Maggie’s haste to join the fight wasn’t necessary here. Only a few stragglers remained, and though she could see scratches and a few bright red splotches of distinctly non-monstrous blood, the team was alive, and handling the fight well.
Lou called out, signalling with a quick off-on blink from his headlamp. Darius, from his vantage point atop the scaffolding, was the first to wave at his trooper and grapple down to meet them.
“Report!” he called.
“It’s Maggie, sir!” Lou replied, crisply. “She tore through the guard post in a hurry and said she needed to speak with you.”
“Maggie? Is that you?” Darius put a hand up to his eyes, peering at Maggie. From her position behind the bright point of directional light coming from Lou’s helmet, she’d be hard to make out, so she stepped forward.
“We need to get out of here, now!” Maggie called. “I don’t have time to explain.”
Frey pulled her sword from the back of a twitching monster, looking up at Maggie. “We’ve got this under control. It already occurred to us that our estimates were wrong, but these foot soldiers are no problem, even if there’s twice as many.”
“That’s not it!” Maggie said. “The petraforms are ancients.”
“We know,” Vera called, hovering down on a cloud of magic. “Our Auntie told us. Weak ancients, but ancients.”
“How did you know that?” Frey asked.
“I will explain, once we get out of here,” Maggie said. “There is no time. We should already be running!”
Frey stood her ground. “Maggie, I don’t doubt your intentions, but you don’t do this for a living, and you made it very clear that you’re not one of us. So, you can tell us what you found out, or you can trust me when I say that we’re able to handle ourselves, no matter what you think of our abilities.”
Maggie glanced at the team. Darius was uncertain, while Frey and Vera didn’t seem to understand the urgency. Only Twig, looking past Maggie into the unfinished tramway tunnel behind her, seemed ready to run.
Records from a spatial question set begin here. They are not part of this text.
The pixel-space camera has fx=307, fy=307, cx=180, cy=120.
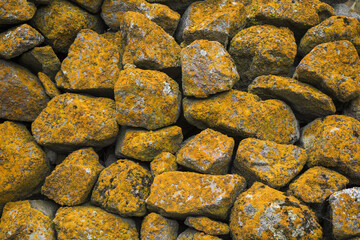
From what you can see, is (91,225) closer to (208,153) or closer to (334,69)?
(208,153)

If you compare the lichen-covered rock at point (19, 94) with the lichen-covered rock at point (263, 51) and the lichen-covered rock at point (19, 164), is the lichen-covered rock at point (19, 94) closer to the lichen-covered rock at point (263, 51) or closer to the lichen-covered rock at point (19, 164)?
the lichen-covered rock at point (19, 164)

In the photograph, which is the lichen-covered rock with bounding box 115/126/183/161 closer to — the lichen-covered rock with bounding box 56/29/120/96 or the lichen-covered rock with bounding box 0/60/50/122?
the lichen-covered rock with bounding box 56/29/120/96

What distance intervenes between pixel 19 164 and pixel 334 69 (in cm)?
346

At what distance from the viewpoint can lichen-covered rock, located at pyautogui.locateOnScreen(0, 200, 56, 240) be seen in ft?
9.98

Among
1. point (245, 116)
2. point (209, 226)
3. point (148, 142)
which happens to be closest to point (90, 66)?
point (148, 142)

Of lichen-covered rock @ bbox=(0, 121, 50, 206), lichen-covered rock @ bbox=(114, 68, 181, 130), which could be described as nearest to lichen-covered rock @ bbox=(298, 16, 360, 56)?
lichen-covered rock @ bbox=(114, 68, 181, 130)

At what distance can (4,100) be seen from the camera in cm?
340

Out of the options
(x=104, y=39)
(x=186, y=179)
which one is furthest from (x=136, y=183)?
(x=104, y=39)

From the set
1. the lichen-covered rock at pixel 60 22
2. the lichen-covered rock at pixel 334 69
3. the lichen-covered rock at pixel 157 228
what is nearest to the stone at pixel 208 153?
the lichen-covered rock at pixel 157 228

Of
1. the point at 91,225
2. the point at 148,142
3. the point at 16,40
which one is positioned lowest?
the point at 91,225

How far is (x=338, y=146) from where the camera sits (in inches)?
117

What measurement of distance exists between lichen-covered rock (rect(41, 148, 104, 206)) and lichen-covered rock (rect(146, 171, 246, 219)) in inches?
27.2

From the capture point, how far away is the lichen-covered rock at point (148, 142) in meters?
3.28

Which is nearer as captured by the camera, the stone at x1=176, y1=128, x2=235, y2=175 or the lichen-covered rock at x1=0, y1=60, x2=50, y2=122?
the stone at x1=176, y1=128, x2=235, y2=175
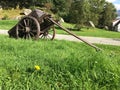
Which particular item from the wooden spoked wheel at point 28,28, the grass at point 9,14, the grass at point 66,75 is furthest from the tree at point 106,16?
the grass at point 66,75

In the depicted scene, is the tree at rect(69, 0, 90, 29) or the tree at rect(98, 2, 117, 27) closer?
the tree at rect(69, 0, 90, 29)

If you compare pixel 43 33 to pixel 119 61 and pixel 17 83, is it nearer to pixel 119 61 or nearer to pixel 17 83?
pixel 119 61

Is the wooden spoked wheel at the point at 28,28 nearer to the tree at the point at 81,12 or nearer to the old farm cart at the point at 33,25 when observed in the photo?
the old farm cart at the point at 33,25

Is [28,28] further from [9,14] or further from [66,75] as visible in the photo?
[9,14]

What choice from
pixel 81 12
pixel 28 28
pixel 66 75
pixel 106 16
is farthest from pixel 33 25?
pixel 106 16

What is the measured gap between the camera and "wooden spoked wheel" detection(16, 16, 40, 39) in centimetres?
1426

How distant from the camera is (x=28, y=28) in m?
14.5

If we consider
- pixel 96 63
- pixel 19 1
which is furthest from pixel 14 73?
pixel 19 1

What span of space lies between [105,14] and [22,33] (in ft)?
258

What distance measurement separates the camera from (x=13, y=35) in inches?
588

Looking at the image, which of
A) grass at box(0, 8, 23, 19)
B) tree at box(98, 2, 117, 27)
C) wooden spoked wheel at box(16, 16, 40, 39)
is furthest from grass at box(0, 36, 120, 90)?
tree at box(98, 2, 117, 27)

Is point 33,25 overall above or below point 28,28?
above

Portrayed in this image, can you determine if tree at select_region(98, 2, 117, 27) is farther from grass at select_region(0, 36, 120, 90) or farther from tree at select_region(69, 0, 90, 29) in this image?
grass at select_region(0, 36, 120, 90)

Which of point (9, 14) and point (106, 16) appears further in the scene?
point (106, 16)
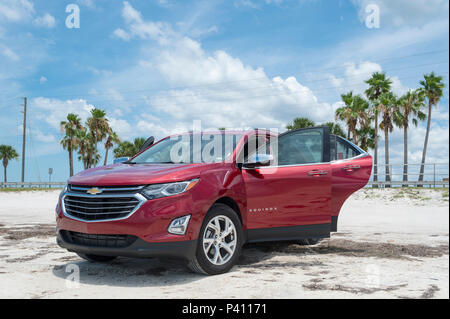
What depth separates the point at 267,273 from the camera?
16.6ft

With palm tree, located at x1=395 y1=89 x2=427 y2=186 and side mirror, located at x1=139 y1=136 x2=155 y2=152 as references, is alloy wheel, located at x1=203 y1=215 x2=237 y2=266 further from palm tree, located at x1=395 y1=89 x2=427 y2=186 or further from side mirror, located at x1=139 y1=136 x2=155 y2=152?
palm tree, located at x1=395 y1=89 x2=427 y2=186

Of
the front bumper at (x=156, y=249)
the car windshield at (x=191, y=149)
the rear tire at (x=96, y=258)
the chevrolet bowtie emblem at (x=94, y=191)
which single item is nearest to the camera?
the front bumper at (x=156, y=249)

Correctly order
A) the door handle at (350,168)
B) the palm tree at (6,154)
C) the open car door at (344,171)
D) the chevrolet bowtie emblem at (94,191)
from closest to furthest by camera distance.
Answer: the chevrolet bowtie emblem at (94,191) → the open car door at (344,171) → the door handle at (350,168) → the palm tree at (6,154)

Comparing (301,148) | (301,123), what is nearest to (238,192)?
(301,148)

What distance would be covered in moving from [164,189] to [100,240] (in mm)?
906

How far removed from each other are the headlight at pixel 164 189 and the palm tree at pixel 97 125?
47580 mm

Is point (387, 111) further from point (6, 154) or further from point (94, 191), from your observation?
point (6, 154)

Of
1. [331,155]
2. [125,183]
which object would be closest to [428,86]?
[331,155]

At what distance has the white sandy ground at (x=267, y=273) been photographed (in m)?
4.28

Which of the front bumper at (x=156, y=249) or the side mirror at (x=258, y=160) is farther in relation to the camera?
the side mirror at (x=258, y=160)

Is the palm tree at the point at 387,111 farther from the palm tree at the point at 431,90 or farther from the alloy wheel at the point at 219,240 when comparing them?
the alloy wheel at the point at 219,240

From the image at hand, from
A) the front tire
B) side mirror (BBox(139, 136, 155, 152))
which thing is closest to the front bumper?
the front tire

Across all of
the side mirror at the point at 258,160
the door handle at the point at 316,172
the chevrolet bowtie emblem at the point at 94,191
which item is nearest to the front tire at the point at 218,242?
the side mirror at the point at 258,160

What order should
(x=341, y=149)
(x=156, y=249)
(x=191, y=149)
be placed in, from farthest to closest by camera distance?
(x=341, y=149)
(x=191, y=149)
(x=156, y=249)
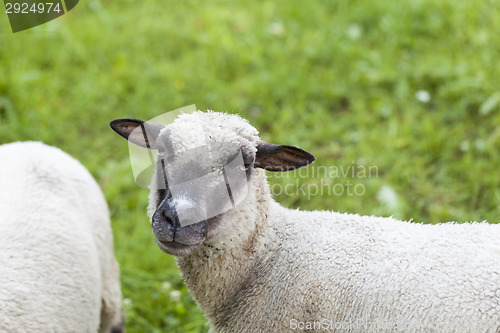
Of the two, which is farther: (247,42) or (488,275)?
(247,42)

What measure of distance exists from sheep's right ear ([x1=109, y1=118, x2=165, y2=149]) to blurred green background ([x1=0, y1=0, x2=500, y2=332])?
4.98 ft

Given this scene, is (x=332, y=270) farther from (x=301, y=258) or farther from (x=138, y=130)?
(x=138, y=130)

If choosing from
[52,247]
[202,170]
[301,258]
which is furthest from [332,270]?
[52,247]

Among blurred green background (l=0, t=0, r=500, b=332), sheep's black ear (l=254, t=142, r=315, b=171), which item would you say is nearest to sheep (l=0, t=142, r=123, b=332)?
blurred green background (l=0, t=0, r=500, b=332)

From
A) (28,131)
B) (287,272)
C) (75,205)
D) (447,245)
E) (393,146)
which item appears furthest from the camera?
(28,131)

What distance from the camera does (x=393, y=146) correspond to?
4652mm

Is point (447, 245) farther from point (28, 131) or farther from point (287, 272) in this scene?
point (28, 131)

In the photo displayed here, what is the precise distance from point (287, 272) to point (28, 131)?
3.54 meters

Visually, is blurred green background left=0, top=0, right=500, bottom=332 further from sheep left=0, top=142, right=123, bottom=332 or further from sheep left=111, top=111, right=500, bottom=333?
sheep left=111, top=111, right=500, bottom=333

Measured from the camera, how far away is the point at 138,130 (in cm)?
265

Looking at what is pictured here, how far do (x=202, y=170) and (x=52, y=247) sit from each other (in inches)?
43.8

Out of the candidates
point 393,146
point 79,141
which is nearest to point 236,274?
point 393,146

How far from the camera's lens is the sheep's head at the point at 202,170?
2193mm

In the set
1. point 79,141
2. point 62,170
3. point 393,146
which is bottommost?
point 393,146
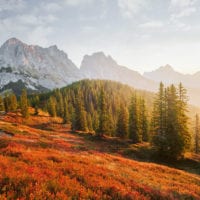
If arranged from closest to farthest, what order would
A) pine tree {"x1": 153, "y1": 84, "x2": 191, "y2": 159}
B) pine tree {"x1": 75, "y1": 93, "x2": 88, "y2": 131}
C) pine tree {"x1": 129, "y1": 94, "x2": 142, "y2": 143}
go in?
pine tree {"x1": 153, "y1": 84, "x2": 191, "y2": 159}, pine tree {"x1": 129, "y1": 94, "x2": 142, "y2": 143}, pine tree {"x1": 75, "y1": 93, "x2": 88, "y2": 131}

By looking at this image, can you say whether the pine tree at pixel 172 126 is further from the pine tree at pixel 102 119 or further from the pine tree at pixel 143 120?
the pine tree at pixel 102 119

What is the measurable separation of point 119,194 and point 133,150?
3120cm

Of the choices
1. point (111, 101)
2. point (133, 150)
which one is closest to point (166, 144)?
point (133, 150)

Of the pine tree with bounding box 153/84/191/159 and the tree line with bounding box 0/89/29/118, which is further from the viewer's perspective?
the tree line with bounding box 0/89/29/118

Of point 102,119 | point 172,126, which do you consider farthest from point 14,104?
point 172,126

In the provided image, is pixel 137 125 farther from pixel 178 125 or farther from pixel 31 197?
pixel 31 197

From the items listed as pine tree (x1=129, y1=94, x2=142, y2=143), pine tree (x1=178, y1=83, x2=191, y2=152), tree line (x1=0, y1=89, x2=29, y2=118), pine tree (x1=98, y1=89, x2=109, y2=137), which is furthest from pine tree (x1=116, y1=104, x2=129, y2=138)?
tree line (x1=0, y1=89, x2=29, y2=118)

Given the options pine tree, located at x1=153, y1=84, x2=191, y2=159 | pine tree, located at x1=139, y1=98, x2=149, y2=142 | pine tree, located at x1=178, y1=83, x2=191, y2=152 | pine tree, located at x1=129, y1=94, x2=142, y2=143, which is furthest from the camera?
pine tree, located at x1=139, y1=98, x2=149, y2=142

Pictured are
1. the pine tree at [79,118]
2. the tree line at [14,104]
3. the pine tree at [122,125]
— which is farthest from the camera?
the tree line at [14,104]

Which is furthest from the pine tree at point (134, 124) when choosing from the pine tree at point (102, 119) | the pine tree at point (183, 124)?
the pine tree at point (183, 124)

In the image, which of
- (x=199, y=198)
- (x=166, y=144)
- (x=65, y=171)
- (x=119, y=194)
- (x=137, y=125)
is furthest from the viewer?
(x=137, y=125)

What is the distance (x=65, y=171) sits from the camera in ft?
34.5

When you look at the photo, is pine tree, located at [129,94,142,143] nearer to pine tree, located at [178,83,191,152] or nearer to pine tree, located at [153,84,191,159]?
pine tree, located at [153,84,191,159]

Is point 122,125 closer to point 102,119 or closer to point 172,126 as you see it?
point 102,119
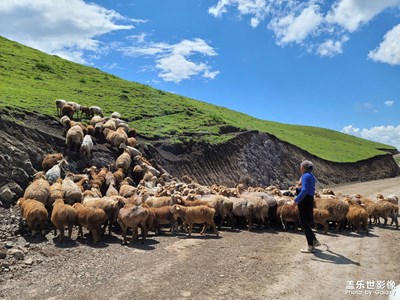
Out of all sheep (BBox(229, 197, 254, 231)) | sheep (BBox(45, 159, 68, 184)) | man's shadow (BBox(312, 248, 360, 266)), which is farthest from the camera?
sheep (BBox(45, 159, 68, 184))

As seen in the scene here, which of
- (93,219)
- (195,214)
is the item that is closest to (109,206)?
(93,219)

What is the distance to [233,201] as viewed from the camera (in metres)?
17.5

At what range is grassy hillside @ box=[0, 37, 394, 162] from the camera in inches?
1297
“There are eight more queens, each with hundreds of petraform soldiers,” Maggie said. “And they know you’re here. This was bait to pull you in.”
Frey blinked. “You’re certain?”
Maggie nodded. “And it gets worse.”
Looking back at the scene of the fight, Frey nodded her head once. “Then we run.”
“Sir,” Lou called, looking down at his touch screen. “Are you getting this reading?”
Darius glanced at the display on his wrist. “My signal’s not going through the stone down here.”
“It’s interference,” Maggie said, trying to convey urgency with her tone. “Deliberate interference, so you can’t communicate or get a warning.”
“I’ve got a little signal,” Lou said. “Or… maybe it’s a bug, but if not…” He spun the screen around and held it up for Darius to see.
Darius looked at it, and his face hardened. “I see. Frey.”
Frey nodded once, already knowing what he was going to say but asking anyways. “We can’t run?”
“A lot of blips, coming down the tunnel the way we came in. Get ready to fight,” Darius said. “They’re coming.”